Hace un par de años, decidí reconectar con la lectura y encontré géneros que despertaron mi interés, como las novelas románticas, eróticas y los libros de crecimiento personal (psicología). Sin embargo, mantener el hábito lector me sigue resultando difícil. El cansancio diario, tras un largo día de universidad, haciendo apuntes o realizando tareas no lo pone fácil, por lo que suelo optar por relajarme viendo una película o una serie en lugar de leer un libro.

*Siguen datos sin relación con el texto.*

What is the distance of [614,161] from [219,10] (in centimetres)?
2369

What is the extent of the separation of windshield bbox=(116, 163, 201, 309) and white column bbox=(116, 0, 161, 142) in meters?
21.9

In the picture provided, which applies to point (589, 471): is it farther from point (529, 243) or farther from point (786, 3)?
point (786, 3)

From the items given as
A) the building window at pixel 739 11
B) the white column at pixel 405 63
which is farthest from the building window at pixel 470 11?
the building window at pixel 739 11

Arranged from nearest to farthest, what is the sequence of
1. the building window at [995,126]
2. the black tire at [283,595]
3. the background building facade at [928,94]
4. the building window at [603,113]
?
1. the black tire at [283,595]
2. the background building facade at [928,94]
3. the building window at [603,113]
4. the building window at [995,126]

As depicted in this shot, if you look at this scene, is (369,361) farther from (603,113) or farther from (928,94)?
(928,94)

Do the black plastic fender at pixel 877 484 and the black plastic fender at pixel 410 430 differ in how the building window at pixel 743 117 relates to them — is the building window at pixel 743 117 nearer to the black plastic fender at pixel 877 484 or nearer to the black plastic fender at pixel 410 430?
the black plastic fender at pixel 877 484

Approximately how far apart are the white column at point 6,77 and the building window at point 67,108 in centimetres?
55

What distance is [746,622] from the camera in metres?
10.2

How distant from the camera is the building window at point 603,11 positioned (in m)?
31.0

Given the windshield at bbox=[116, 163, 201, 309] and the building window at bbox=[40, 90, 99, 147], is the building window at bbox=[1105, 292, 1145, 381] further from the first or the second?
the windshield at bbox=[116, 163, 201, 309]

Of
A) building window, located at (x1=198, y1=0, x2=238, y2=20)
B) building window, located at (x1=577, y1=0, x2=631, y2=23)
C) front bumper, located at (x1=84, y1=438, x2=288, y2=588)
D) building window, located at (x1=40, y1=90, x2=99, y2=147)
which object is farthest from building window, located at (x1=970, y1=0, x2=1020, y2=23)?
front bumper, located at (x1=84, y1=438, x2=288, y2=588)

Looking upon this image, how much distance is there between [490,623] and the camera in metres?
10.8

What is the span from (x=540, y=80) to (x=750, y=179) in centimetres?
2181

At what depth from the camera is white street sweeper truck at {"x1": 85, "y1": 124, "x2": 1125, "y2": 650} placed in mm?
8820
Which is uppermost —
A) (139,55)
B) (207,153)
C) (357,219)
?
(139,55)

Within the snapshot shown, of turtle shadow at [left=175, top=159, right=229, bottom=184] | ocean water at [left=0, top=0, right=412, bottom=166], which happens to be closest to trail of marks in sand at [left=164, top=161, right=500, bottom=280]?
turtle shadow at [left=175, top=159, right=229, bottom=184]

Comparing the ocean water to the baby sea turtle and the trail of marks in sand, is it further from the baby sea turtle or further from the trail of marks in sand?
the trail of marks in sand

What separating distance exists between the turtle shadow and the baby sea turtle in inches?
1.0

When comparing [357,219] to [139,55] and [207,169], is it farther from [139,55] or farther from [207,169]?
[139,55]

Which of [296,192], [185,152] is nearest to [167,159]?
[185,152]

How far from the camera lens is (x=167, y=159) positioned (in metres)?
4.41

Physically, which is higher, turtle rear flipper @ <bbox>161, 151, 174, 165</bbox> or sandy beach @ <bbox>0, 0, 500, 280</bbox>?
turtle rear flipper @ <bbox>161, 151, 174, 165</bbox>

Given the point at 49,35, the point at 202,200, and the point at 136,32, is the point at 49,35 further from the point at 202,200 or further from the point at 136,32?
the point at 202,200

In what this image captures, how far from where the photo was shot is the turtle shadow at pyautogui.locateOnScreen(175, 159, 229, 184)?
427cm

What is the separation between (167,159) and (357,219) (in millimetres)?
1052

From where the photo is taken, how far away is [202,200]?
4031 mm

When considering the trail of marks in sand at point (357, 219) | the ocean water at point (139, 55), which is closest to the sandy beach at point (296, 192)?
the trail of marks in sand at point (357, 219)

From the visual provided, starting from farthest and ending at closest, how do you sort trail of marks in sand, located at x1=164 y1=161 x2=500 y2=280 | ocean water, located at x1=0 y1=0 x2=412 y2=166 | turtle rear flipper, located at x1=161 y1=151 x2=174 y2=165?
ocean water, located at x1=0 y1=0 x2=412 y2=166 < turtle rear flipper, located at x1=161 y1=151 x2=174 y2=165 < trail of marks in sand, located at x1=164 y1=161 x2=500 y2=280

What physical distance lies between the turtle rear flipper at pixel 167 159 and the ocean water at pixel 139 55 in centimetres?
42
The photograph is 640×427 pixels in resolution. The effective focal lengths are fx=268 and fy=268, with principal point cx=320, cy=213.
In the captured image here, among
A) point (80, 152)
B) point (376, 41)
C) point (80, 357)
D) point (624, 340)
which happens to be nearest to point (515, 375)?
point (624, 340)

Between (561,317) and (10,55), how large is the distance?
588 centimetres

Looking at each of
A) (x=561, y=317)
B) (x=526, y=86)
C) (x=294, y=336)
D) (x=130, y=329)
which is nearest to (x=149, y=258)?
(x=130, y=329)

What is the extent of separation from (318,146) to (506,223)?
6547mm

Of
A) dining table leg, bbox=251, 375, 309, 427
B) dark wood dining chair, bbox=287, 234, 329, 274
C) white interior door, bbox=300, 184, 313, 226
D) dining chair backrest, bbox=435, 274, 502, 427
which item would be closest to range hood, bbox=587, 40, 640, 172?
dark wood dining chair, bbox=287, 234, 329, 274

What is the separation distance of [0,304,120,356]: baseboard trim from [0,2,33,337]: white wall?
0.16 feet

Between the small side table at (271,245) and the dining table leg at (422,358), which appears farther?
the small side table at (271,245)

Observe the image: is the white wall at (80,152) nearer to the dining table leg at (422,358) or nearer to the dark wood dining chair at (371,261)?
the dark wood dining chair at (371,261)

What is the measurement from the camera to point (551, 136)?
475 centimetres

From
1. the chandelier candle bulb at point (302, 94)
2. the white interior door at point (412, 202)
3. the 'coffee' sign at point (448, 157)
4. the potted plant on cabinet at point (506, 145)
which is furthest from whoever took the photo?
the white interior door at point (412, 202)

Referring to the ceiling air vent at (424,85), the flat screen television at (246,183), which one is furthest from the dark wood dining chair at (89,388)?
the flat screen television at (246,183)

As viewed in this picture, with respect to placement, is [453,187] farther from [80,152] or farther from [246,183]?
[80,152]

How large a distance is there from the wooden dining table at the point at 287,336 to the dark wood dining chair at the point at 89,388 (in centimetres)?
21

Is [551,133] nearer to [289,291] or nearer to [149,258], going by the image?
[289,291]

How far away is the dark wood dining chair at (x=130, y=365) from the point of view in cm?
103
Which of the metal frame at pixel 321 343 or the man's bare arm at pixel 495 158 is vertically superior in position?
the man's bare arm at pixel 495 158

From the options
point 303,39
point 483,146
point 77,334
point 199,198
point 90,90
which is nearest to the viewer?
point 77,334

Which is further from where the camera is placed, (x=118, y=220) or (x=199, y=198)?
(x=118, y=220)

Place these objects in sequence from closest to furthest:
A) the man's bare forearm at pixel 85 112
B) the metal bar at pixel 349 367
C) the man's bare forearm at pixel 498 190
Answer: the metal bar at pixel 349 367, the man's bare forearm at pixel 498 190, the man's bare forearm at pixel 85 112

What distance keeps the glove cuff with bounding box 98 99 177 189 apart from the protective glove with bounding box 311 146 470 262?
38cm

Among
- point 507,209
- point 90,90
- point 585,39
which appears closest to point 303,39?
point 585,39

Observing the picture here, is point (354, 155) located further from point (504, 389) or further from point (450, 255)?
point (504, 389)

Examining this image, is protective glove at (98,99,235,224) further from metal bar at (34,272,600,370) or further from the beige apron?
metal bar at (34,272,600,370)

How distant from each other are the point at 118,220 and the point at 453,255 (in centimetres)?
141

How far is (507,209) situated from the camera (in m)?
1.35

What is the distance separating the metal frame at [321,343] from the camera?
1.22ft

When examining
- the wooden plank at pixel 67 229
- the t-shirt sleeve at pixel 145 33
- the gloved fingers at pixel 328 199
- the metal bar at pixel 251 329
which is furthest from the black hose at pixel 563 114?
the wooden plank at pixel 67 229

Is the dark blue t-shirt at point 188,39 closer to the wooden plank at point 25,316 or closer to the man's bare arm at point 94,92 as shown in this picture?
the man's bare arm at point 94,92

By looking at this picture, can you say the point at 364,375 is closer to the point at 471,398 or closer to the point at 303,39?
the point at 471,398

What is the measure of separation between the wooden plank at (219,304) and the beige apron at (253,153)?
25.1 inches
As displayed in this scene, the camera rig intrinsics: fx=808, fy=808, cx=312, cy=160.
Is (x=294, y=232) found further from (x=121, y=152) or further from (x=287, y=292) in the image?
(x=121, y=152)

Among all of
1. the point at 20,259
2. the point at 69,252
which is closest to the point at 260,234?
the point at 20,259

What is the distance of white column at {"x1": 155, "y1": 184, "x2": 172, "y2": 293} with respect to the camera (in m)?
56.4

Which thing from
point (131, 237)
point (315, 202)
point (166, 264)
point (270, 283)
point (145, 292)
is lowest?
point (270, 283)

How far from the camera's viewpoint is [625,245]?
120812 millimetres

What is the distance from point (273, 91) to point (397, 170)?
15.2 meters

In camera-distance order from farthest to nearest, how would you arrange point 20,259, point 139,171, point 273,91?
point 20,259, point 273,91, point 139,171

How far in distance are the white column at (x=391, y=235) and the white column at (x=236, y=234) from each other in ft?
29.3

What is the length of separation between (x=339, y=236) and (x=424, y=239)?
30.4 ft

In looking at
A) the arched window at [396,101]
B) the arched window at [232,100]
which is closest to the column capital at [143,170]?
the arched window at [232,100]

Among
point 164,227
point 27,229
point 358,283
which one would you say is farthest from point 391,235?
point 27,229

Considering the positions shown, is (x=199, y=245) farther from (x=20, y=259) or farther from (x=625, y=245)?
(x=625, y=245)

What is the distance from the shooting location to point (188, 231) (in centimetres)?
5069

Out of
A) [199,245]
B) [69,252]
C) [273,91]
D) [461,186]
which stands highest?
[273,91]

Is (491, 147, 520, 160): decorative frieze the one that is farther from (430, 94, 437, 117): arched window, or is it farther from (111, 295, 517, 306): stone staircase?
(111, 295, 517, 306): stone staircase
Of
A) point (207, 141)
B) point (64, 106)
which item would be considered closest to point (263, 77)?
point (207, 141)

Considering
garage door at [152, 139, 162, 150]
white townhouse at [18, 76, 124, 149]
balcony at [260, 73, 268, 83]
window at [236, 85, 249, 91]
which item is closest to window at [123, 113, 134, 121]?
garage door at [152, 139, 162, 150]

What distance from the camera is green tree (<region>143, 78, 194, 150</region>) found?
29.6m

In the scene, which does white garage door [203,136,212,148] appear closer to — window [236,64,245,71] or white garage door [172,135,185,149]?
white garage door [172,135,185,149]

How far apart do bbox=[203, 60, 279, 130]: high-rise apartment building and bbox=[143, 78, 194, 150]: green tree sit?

No obstante, durante las vacaciones, cuando dispongo de más tiempo libre, he conseguido leer un poco más, aunque me sigue costando encontrar libros que me enganchen por completo y mantener una rutina constante de lectura.
Como futura docente, me he dado cuenta en estos dos últimos años de la importancia de leer para poder expresarme mejor, transmitir ese amor por la lectura a mis alumnos, enriquecer mi vocabulario y fortalecer mi creatividad que es algo esencial. Es por ello, que he decidido proponerme el reto leerme al menos 1 libro antes de que acabe este cuatrimestre de este curso, con la esperanza de encontrar esos libros especiales que me vuelvan a recordar lo que es el hábito lector y cómo disfrutar de una buena lectura.